攻め手が全滅したところで、城から使者が来て俺たちは城主、村上様の前に座している。
「失礼ながら、先にお願いしたい儀があります。敵の亡骸を早急にお願いしたいです」
城下に集めて蓉子の炎の精霊で跡形もなく灰にするという。
「よかろう」
と、村上様は城兵に命じて死体の回収任務に就かせた。まだ動いている死体もあるから、集める方も大変だろうと思いつつ、伝令を見送る。
「討ち取ったと思っても、攻撃を止める気配がなかなか収まらなくてな。そちたちの加勢にて、助かったような物だ」
村上様から、お言葉をいただく。信州一の勇将と誉れ高い村上義清。また戦を前にしているせいか、殺気が凄い。
「月初めに、武田の小童が軍を進めてきてな。信濃の各城に配置した兵を合わせ、北信濃を目標にしているのだろう。恥を知らぬ小領主は恐れをなして、武田の軍門に下ったものもいるが……志賀城の惨状をみてな。あれは許せるものでは無い」
簡単な情報交換のあと、俺たちは部屋を一つ借りることができた。そこで一日休息し、約半月に渡る連戦の疲れを癒した。
翌日、隣の砥石城から伝令が来る。城を襲った同じような軍が押し寄せてきているという。

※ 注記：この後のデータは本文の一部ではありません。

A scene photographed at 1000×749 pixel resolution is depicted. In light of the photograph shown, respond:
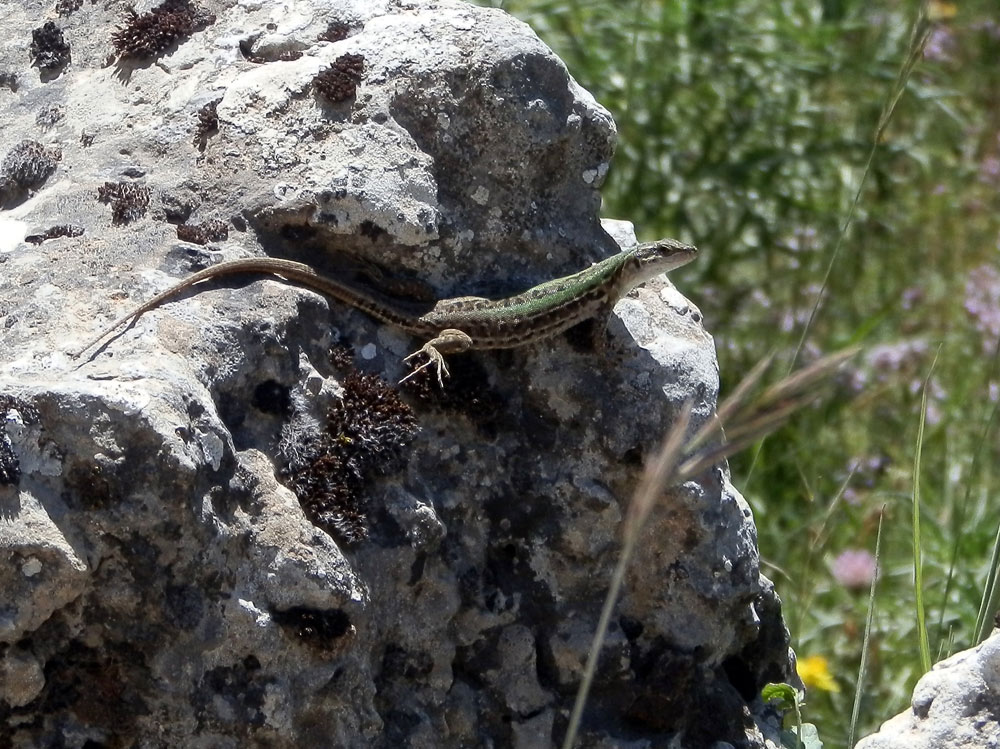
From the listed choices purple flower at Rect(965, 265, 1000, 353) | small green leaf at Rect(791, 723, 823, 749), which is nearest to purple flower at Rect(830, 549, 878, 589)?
purple flower at Rect(965, 265, 1000, 353)

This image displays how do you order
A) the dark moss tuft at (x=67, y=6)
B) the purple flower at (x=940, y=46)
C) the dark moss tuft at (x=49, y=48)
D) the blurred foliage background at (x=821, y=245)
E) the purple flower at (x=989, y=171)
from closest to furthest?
the dark moss tuft at (x=49, y=48) < the dark moss tuft at (x=67, y=6) < the blurred foliage background at (x=821, y=245) < the purple flower at (x=989, y=171) < the purple flower at (x=940, y=46)

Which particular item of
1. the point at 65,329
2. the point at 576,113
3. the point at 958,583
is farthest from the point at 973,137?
the point at 65,329

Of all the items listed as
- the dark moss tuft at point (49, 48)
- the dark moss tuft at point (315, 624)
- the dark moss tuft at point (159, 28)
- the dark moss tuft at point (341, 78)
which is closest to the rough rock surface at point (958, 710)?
the dark moss tuft at point (315, 624)

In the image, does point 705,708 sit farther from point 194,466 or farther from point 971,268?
point 971,268

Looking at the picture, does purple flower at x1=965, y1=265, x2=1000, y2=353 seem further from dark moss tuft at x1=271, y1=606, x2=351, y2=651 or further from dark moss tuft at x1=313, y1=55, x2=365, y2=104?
dark moss tuft at x1=271, y1=606, x2=351, y2=651

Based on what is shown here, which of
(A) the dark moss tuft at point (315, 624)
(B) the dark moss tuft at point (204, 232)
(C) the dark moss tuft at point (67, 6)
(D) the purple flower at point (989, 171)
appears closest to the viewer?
A: (A) the dark moss tuft at point (315, 624)

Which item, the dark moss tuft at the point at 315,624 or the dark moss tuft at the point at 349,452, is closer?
the dark moss tuft at the point at 315,624

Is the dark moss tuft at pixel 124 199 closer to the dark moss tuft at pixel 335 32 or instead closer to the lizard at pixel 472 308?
the lizard at pixel 472 308
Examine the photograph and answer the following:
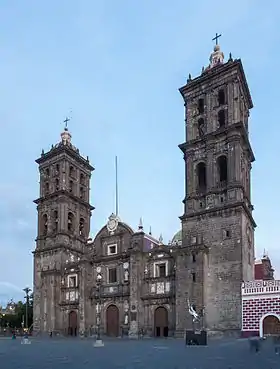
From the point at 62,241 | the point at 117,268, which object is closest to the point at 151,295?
the point at 117,268

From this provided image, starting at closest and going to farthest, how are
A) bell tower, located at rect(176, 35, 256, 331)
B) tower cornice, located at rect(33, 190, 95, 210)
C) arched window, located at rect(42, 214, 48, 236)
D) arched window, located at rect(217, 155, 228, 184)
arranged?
bell tower, located at rect(176, 35, 256, 331), arched window, located at rect(217, 155, 228, 184), tower cornice, located at rect(33, 190, 95, 210), arched window, located at rect(42, 214, 48, 236)

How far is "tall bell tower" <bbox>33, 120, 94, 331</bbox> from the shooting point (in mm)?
58469

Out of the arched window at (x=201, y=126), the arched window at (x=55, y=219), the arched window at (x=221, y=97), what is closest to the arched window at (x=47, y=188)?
the arched window at (x=55, y=219)

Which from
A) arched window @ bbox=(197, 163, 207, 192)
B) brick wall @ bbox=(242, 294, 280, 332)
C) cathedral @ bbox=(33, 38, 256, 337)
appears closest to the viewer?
brick wall @ bbox=(242, 294, 280, 332)

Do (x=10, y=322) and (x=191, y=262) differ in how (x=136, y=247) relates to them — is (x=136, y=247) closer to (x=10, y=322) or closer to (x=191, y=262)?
(x=191, y=262)

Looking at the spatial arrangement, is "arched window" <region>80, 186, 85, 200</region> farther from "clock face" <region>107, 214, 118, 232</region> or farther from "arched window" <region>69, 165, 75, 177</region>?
"clock face" <region>107, 214, 118, 232</region>

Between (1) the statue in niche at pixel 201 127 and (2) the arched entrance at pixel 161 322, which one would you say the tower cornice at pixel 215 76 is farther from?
(2) the arched entrance at pixel 161 322

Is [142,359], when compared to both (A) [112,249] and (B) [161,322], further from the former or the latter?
(A) [112,249]

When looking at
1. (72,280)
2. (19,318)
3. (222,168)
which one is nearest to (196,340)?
(222,168)

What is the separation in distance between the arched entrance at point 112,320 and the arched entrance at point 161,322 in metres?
5.24

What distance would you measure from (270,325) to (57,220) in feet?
97.1

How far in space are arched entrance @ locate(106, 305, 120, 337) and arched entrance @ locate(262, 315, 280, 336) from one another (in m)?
17.1

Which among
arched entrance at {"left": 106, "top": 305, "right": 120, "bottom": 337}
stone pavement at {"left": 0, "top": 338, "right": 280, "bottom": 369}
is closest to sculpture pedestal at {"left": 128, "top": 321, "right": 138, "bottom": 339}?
arched entrance at {"left": 106, "top": 305, "right": 120, "bottom": 337}

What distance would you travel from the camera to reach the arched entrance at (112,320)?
2101 inches
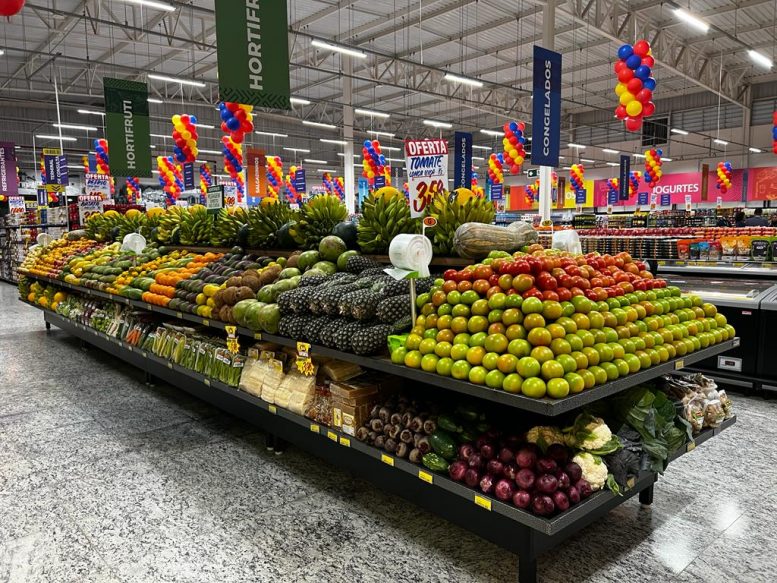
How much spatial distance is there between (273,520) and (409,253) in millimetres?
1642

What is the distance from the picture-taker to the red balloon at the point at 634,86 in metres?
9.30

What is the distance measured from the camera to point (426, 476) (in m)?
2.68

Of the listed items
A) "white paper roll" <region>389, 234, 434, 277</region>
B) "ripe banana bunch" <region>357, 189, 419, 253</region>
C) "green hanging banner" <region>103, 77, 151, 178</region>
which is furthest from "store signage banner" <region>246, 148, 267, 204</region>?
"white paper roll" <region>389, 234, 434, 277</region>

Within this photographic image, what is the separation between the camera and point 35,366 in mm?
6613

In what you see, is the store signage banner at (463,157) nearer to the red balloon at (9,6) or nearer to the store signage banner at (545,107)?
the store signage banner at (545,107)

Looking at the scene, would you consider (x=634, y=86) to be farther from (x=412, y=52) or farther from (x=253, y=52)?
(x=412, y=52)

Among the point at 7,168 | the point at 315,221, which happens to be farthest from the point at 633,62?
the point at 7,168

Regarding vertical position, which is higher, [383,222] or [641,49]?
[641,49]

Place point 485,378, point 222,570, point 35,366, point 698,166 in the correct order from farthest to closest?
point 698,166 → point 35,366 → point 222,570 → point 485,378

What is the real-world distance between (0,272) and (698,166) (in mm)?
28840

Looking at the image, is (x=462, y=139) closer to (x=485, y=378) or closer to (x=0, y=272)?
(x=485, y=378)

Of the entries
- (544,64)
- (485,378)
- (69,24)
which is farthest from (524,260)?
(69,24)

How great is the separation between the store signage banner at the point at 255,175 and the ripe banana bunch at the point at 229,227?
13.6 m

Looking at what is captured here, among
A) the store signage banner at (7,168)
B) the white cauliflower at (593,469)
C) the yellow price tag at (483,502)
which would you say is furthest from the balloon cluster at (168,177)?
the white cauliflower at (593,469)
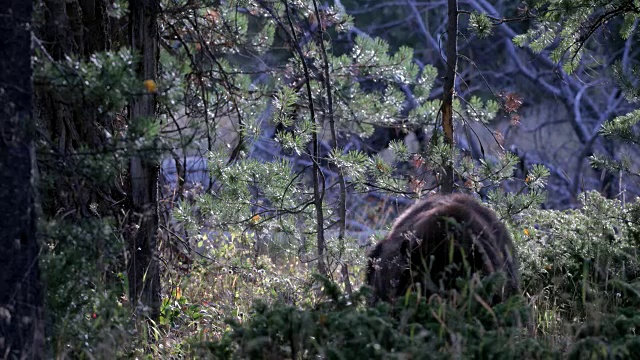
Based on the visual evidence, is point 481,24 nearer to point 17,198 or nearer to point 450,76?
point 450,76

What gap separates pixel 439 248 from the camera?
5.08 meters

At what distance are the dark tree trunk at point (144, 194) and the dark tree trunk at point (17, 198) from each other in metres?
1.76

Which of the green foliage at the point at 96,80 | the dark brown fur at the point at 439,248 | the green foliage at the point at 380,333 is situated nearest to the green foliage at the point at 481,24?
the dark brown fur at the point at 439,248

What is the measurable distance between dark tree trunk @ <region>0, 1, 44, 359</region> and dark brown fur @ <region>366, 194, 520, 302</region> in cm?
210

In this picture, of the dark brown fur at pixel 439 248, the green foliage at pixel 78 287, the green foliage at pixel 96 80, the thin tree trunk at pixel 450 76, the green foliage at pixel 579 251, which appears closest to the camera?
the green foliage at pixel 96 80

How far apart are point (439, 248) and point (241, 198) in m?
1.70

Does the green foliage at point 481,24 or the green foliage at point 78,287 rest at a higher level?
the green foliage at point 481,24

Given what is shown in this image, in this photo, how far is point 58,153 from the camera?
362 centimetres

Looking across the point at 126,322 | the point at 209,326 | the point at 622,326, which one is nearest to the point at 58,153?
the point at 126,322

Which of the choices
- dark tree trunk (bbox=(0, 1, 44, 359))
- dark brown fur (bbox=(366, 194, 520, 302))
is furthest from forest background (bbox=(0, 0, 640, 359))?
dark brown fur (bbox=(366, 194, 520, 302))

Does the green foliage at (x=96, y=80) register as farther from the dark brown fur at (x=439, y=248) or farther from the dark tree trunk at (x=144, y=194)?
the dark brown fur at (x=439, y=248)

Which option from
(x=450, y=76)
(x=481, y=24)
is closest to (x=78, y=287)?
(x=481, y=24)

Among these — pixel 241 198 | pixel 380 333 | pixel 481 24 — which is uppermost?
pixel 481 24

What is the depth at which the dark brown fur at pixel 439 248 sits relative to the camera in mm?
4941
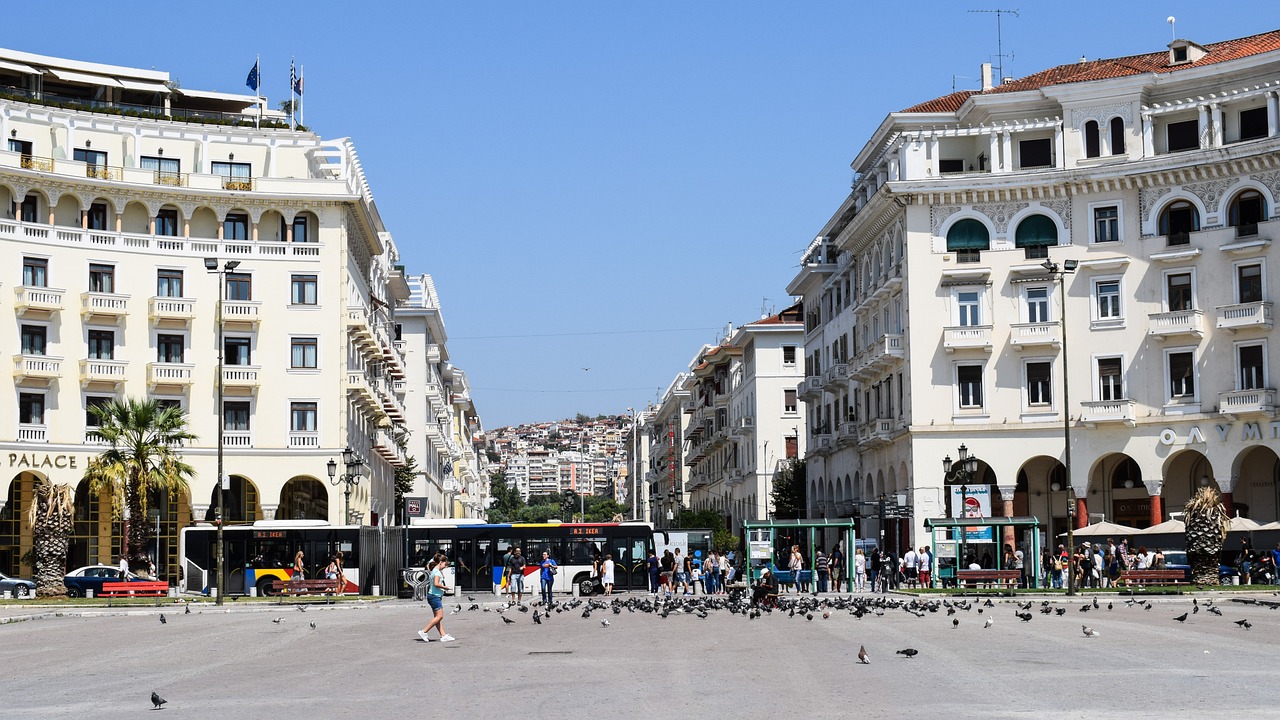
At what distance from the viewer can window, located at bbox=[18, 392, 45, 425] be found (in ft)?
195

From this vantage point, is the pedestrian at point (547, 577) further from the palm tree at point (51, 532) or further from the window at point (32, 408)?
the window at point (32, 408)

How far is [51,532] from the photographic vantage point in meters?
54.8

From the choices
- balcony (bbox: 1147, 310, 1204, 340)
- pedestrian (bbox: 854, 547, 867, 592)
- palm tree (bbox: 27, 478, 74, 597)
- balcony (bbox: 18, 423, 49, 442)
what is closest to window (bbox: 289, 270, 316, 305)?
balcony (bbox: 18, 423, 49, 442)

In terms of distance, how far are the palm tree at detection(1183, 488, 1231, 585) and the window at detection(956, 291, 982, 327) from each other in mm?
13790

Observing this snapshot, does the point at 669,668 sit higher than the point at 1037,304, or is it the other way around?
the point at 1037,304

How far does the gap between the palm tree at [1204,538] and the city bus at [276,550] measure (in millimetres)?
25935

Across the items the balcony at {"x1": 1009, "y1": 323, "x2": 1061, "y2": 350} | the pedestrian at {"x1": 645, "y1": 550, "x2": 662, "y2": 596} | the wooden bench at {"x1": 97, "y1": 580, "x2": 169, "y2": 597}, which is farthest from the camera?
the balcony at {"x1": 1009, "y1": 323, "x2": 1061, "y2": 350}

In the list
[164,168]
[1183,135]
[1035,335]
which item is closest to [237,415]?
[164,168]

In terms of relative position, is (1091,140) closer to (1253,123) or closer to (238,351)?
(1253,123)

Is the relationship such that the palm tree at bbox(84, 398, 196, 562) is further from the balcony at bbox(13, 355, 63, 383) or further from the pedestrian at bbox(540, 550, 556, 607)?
the pedestrian at bbox(540, 550, 556, 607)

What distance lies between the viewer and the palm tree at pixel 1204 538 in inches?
1877

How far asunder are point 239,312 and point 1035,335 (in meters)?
29.9

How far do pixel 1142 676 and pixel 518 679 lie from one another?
7154mm

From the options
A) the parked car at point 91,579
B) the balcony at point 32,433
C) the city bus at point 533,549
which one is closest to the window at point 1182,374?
the city bus at point 533,549
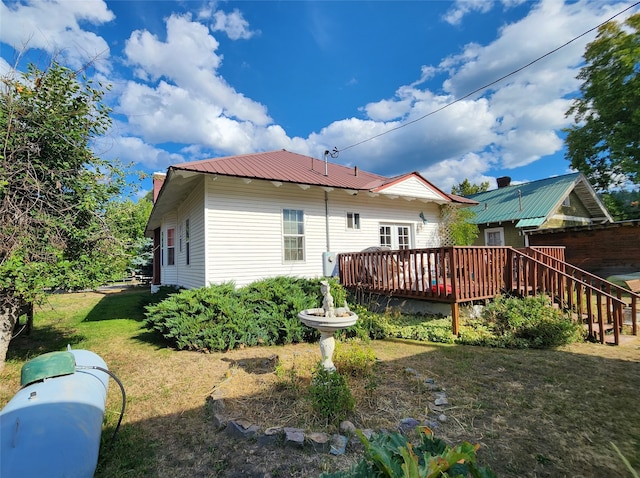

「武田には知恵者がいるのだろう。我らは葛尾城、砥石城を拠点として、武田の軍を上田原にて雌雄を決するつもりだ」
武田信玄が、上杉謙信と幾度となく戦った川中島の合戦。戦場は信濃と越後の国境近くだから、この合戦は負けるのだろうか? しかし、葵衣の表情からはその憂いは感じられない。
「恐れながら、砥石城への救援は私たちに任せていただけないでしょうか? 戦を前にして、兵の損耗は避けた方が良いでしょうし、私たち旅の武芸者であれば亡くしたところで痛みはございませんでしょう」
「昨日までの連戦で疲れているところ、ありがたい。できれば、そなたたちに我が軍門にて力を奮って貰いたいが……」
「私たちは旅の武芸者。戦に関わるつもりはありません。しかし、あの不気味な敵は放っておけず、戦いたいと思います。村上様のご武運を」
「左様か、では砥石城への文を渡しておこう。そちたちの活躍を願っている」
葵衣と村上様の会話は終わった。一日ゆっくり休むことができたので、完ぺきとは言えないが体力・精神力は回復していた。
砥石城への助っ人。そんなに苦労はないだろう。
「言っておくけど、砥石城に山本勘助が居る可能性もあるからね。わたしたちをおびき寄せるためにね」
蓉子が注意する。楽勝な連戦で戦いを舐めていた自分を反省する。
「蓉子の心配はもっともです。しかし多分砥石城に彼は居ないと思います。山本勘助の目的があれなら……。あ、戦いの前にごめんなさい。蓉子の言うように慎重に行きましょう」
葛尾城から砥石城への道に、敵兵はいなかった。砥石城への攻撃兵も葛尾城のそれと比べるとかなり少ない。掃討して入城した。
城代に村上様からの文を届けるため、奥へ案内される。城兵は約五百人。あちらこちらに見知った顔が居る。中に思いもよらぬ顔があった。すぐ上の兄、武居清次郎だ。